Elle a été rejetée sous prétexte d’empêcher la redirection d’investissements de 750 M$ destinés aux projets d’agrandisse- ment du Collège Dawson et de l’Université McGill vers des institutions d’enseignement supérieur francophones, ce qui apparaît aux yeux du SPGQ comme cynique et irresponsable. D’autant plus dans un contexte où 90 % des entreprises du Québec ont exigé ou souhaité des compétences en anglais lors de leurs embauches.

En novembre 2019, le SPGQ avait réagi avec stupéfaction à la publication du rapport intitulé Pratiques linguistiques des ministères et organismes publics du gouvernement du Québec publié par le Conseil supérieur de la langue française en septembre 2019. Ce rapport révélait que 74 % des employés de l’État à Montréal utilisent parfois une autre langue que le français dans leurs interactions orales avec des personnes physiques au Québec, une proportion qui grimpe à 81 % à Laval et à 88 % en Outaouais.

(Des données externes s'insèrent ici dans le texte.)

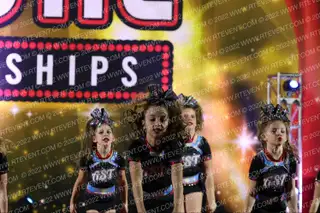 All Star Tumbling Galaxy Girls
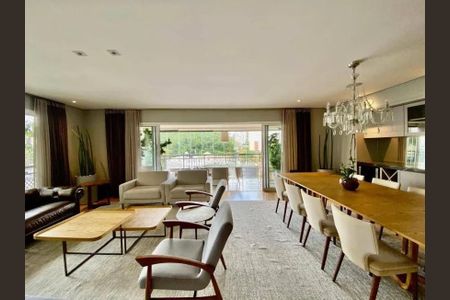 Apartamento à venda com 4 quartos, 273m² em Itaim Bibi, São Paulo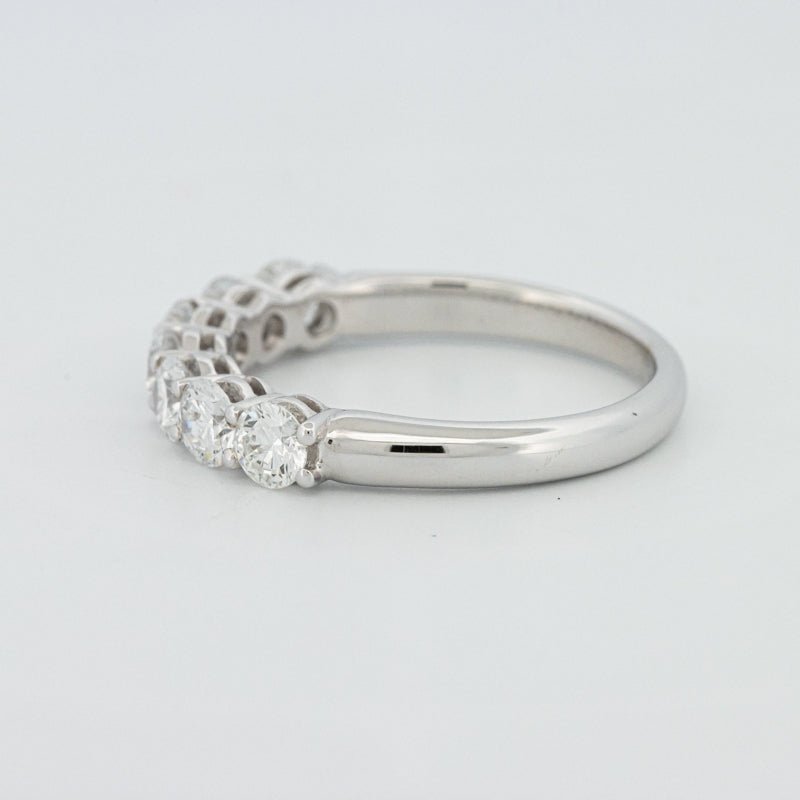 "Sparky" Eternity Ring (LG) - ZIZOV DIAMONDS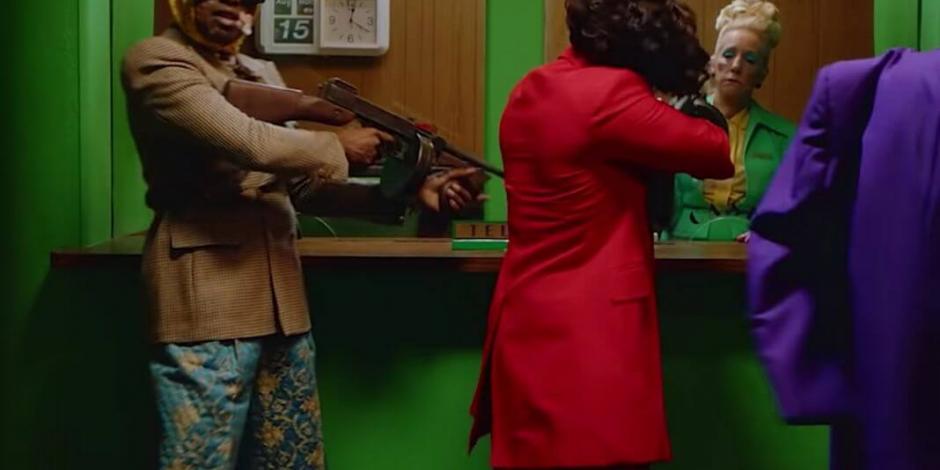 A$AP Rocky se burla de la policía en video “Babushka Boi”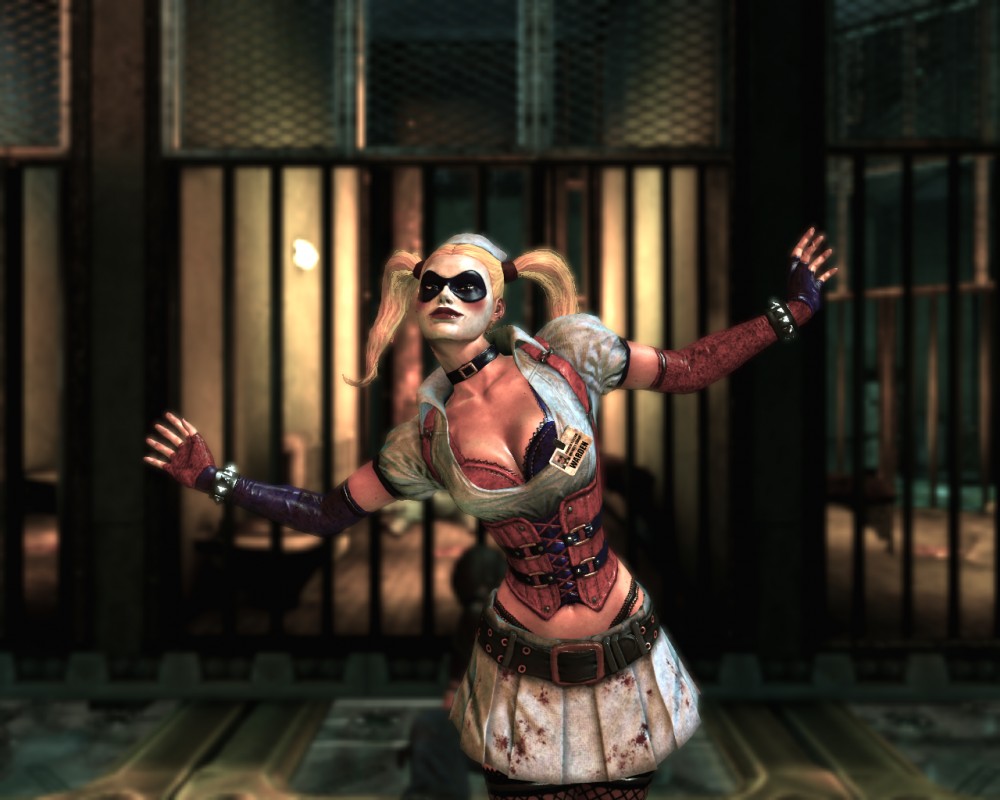 Batman: Arkham Asylum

Dans sa lettre ouverte adressée au ministre responsable de la Langue française, le SPGQ faisait valoir que l’administration publique bafouait le principe du français comme langue commune et d’inclusion, tout en transmettant le message pervers que le français n’a pas véritablement de statut de langue officielle au Québec.

 

RENCONTRE AVEC LE MINISTRE RESPONSABLE DE LA LANGUE FRANÇAISE

M. Simon Jolin-Barrette n’a pas tardé à réagir. Le 18 décembre, la présidente du SPGQ a pu s’entretenir avec lui à ses bureaux de Montréal. Mme Lamarre a pu faire valoir au ministre que les 30 000 membres du Syndicat devaient pouvoir travailler dans leur langue. M. Jolin-Barrette s’est montré réceptif aux arguments de Mme Lamarre et a promis un plan avec du mordant qui couvrirait un spectre d’interventions assez large.

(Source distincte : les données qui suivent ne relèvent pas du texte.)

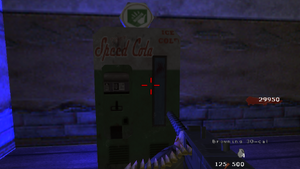 Speed Cola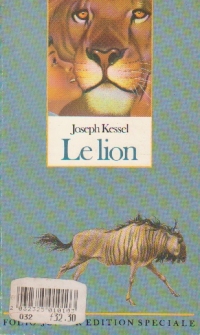 Le lion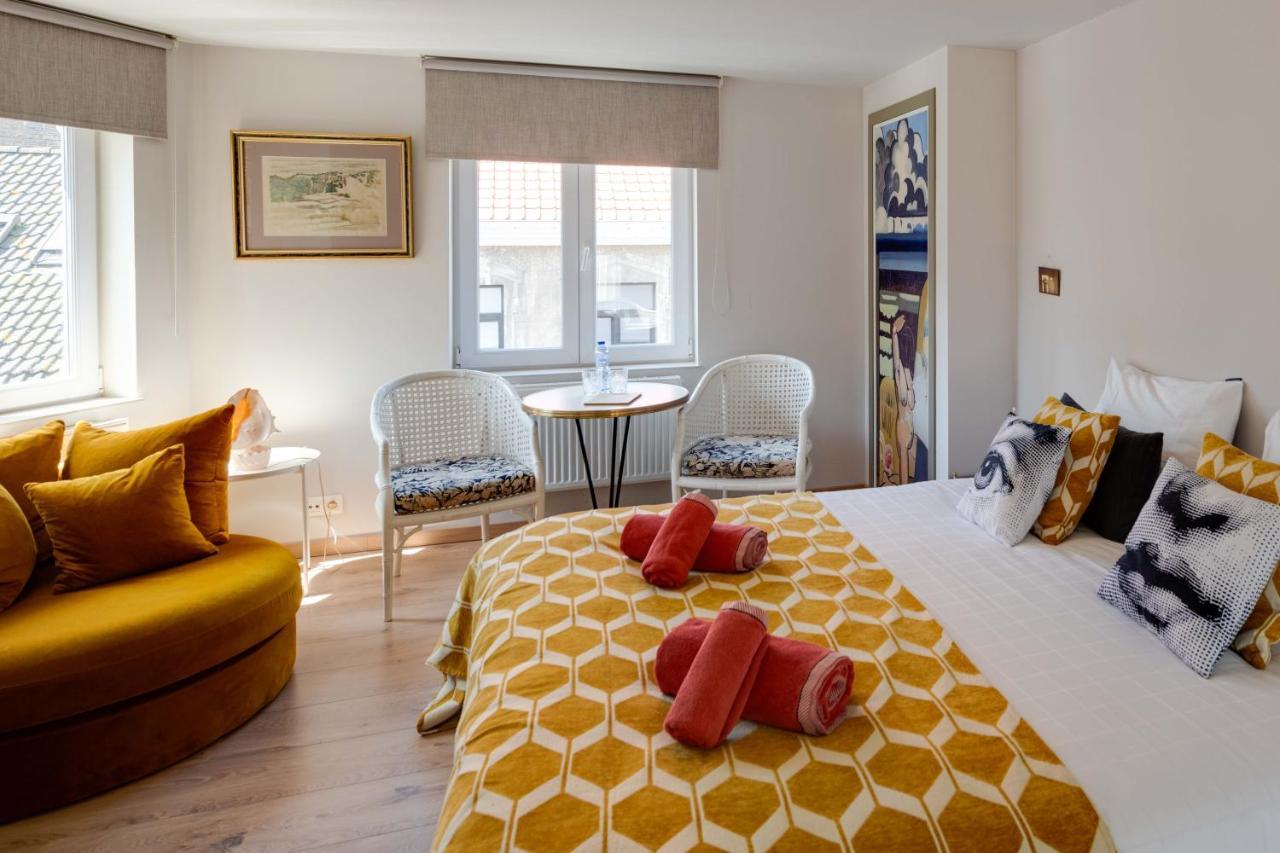 B&B Belle De Nuit Ostend Luaran gambar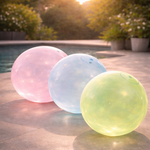 Rubber Inflatable Ball for Kids | Tear-Resistant Design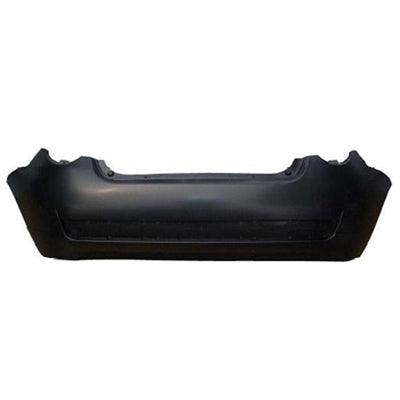 Pare-chocs arrière Chevrolet Aveo 5 2009-2011 apprêté, GM1100844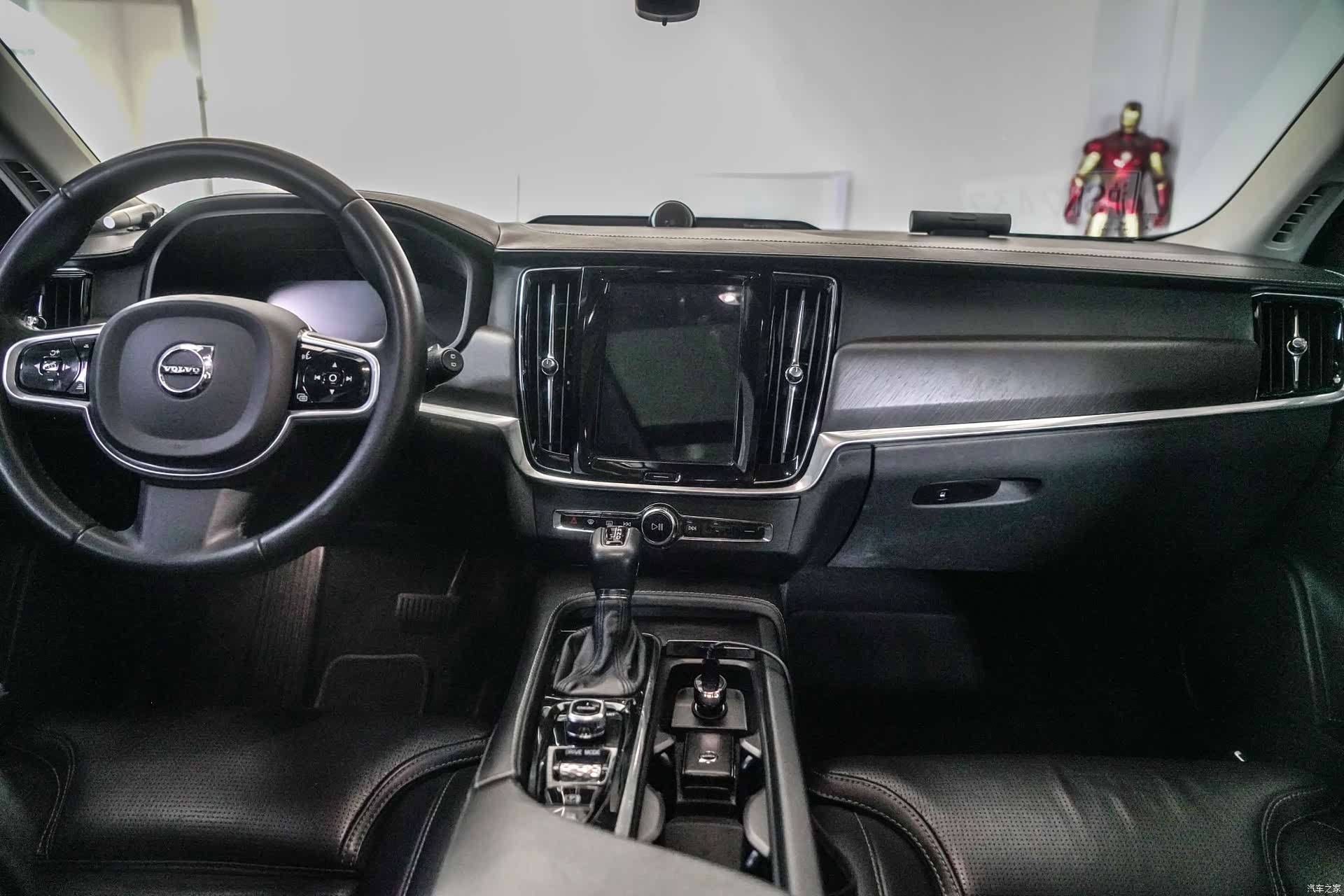 Volvo V90, 2017 12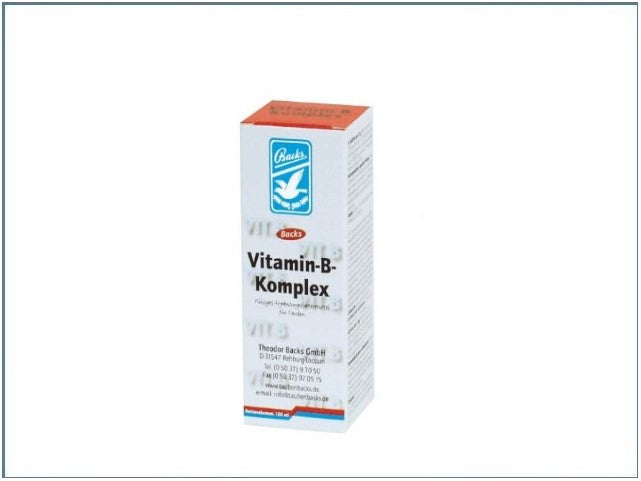 Vitamin B-Komplex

Environ 16 mois se sont écoulés depuis cette rencontre avec le ministre et le dépôt du projet de loi no 96, Loi sur la langue officielle et commune du Québec, le français. La route ne s’arrête pas en si bon chemin sur ce dossier, car le SPGQ produira vraisemblablement un mémoire en vue d’apporter son grain de sel aux consultations découlant de ce projet de loi. Aussi, il a lancé en mai un questionnaire visant à recueillir des renseignements sur la situation du français au travail des professionnelles et des professionnels du SPGQ. Votre prochaine édition de L’Expertise reviendra donc à la charge sur ce thème.